Mescaline Detox And Treatment In Yukon
Mescaline is commonly recognized for coming from the peyote cactus, yet is found in a variety of different cactus plants such as the san pedro cactus. The active ingredient mescaline is a hallucinogen and has a long history of being used by Native Americans and the First Nations within Canada. In its natural form of the peyote cactus, it looks like a crown-shaped button. This button is removed and can either be chewed, boiled and made into tea, or dried and then smoked with tobacco or marijuana. Mescaline causes illusions, hallucinations, altered perception of space and time, and altered body image. Drug users will also experience euphoria, followed by feelings of anxiety.
Mescaline is not a commonly abused drug in the country or within the Yukon. Despite recreational drug use involving hallucinogenic drugs, the most widely abused are LSD and mushrooms. Mescaline is illegal in Canada and is classified as a Schedule III substance under the Controlled Drugs and Substances Act. However, the peyote cactus is legal to grow and own within Canada, and it was made legal in 1971 during a summit regarding psychotropic drugs at the United Nations. Peyote was made legal because of the First Nations within the country who use the drug for religious reasons. Trafficking any Schedule III controlled substance will result in either an indictable or summary offense. The maximum penalty for an indictable offense involving controlled substance is ten years in prison and 18 months in jail for a summary offense.

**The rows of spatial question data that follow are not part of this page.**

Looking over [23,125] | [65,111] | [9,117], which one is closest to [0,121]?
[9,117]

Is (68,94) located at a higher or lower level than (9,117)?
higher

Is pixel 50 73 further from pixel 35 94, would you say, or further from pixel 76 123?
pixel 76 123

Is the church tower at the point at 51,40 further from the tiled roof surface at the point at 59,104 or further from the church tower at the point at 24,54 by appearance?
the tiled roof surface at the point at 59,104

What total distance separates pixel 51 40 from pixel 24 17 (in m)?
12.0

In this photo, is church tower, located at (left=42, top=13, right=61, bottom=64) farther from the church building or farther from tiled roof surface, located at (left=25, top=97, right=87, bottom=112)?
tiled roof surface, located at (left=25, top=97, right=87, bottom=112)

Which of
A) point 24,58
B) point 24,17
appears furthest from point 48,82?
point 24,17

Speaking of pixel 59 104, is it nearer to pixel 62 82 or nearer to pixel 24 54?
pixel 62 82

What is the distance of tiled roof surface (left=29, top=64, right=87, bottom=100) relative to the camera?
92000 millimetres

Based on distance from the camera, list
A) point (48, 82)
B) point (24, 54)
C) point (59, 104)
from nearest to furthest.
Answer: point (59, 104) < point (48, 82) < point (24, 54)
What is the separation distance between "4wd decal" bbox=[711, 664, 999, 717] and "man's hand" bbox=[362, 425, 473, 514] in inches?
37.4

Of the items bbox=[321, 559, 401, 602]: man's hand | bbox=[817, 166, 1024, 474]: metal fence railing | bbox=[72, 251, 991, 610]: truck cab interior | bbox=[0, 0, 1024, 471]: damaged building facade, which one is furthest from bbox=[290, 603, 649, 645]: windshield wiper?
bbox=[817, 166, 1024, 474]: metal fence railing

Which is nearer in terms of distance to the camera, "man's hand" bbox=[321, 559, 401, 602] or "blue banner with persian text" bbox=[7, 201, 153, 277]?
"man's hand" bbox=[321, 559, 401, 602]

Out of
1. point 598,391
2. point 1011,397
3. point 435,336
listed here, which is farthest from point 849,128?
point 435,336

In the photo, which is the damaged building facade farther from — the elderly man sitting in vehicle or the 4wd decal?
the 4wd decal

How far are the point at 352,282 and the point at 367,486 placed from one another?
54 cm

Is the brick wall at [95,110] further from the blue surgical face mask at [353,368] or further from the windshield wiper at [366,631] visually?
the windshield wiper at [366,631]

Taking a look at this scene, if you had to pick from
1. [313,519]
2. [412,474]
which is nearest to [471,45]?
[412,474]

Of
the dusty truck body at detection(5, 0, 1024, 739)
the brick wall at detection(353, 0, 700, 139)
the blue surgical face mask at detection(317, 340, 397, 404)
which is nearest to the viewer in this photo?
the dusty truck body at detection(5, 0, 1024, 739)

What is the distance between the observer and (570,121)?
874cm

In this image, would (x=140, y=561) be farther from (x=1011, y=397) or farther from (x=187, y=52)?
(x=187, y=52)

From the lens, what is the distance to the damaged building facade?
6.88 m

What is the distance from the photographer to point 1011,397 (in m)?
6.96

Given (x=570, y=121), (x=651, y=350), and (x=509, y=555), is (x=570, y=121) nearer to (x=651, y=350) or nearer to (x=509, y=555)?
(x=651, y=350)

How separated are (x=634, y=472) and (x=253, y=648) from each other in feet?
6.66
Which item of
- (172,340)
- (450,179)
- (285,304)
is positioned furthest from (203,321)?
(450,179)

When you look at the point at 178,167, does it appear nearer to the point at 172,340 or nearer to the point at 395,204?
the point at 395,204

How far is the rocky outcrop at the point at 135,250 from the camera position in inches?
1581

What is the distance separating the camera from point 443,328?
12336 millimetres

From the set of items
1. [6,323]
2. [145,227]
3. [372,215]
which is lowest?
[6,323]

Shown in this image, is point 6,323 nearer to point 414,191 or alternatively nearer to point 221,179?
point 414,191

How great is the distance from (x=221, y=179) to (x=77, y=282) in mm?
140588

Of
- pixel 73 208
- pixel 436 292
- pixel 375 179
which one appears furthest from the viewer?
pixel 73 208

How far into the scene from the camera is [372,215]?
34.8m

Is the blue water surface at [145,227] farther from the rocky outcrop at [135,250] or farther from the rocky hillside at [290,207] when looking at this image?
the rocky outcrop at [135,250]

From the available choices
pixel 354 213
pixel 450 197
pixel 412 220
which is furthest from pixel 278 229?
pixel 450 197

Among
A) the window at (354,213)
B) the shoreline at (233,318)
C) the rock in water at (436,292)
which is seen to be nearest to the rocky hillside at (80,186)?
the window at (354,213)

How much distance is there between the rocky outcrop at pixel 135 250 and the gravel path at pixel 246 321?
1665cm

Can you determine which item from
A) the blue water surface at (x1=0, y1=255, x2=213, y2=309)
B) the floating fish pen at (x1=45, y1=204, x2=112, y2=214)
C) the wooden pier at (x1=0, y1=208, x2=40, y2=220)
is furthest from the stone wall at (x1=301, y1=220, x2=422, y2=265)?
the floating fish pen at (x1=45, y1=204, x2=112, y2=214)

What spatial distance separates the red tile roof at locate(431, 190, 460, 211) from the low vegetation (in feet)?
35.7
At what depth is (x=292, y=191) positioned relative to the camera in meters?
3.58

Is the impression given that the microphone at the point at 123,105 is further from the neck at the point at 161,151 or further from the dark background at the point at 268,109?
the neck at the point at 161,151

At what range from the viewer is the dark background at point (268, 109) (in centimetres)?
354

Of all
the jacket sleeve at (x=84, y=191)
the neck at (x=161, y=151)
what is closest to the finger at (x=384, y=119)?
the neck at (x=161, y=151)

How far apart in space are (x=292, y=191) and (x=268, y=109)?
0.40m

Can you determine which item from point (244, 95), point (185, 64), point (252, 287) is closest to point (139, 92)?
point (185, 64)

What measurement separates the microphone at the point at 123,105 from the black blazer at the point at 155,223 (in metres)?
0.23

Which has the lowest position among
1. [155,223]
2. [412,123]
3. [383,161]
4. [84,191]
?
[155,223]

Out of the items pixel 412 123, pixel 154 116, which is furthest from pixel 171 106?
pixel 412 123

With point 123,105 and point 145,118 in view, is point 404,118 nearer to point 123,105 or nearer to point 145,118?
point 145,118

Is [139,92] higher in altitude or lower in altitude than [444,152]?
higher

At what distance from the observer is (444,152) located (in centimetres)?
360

Mescaline has significant effects on the body, such as causing intense nausea, vomiting, dilation of pupils, increased heart rate, increased blood pressure, and a rise in body temperature. Drug users will also experience headaches, muscle weakness, and impaired motor coordination. The effects of mescaline are similar to LSD, PCP, or mushrooms. When mescaline is consumed the onset of the effects is often felt within a couple of hours. The duration of the hallucinations and residual effects can last ten to twelve hours, but this depends on how much was used. Mescaline does cause unpredictable effects because the mental state of the drug user, their environment, and other drugs will determine the severity of the effects.
Hallucinogenic drug abuse in the Yukon often involves recreational drug users who are abusing a variety of different drugs. The combination of psychedelic drugs with illicit drugs or prescription does increase the chance of adverse side effects. Many of the hallucinogens are naturally occurring; however, most are synthetically made. Synthetic mescaline is also available and produces the same effects as naturally occurring mescaline. The common way Canadian drug users are taking these drugs is through micro-dosing. The hallucinations cause a profound change in the perception of space and time, along with affecting consciousness. The regular and consistent use of these drugs does cause a tolerance to develop whereby the drug user requires more of the drug to achieve the same effects.
Some of the substance abuse treatment resources in the Yukon will help recreational drug users and addicts. There are both inpatient and outpatient treatment resources within the territory; however, lengthy residential rehabilitation is accessed in Alberta or parts of British Columbia. Most hallucinogen drug problems involve other types of drugs and require well-rounded substance abuse treatment.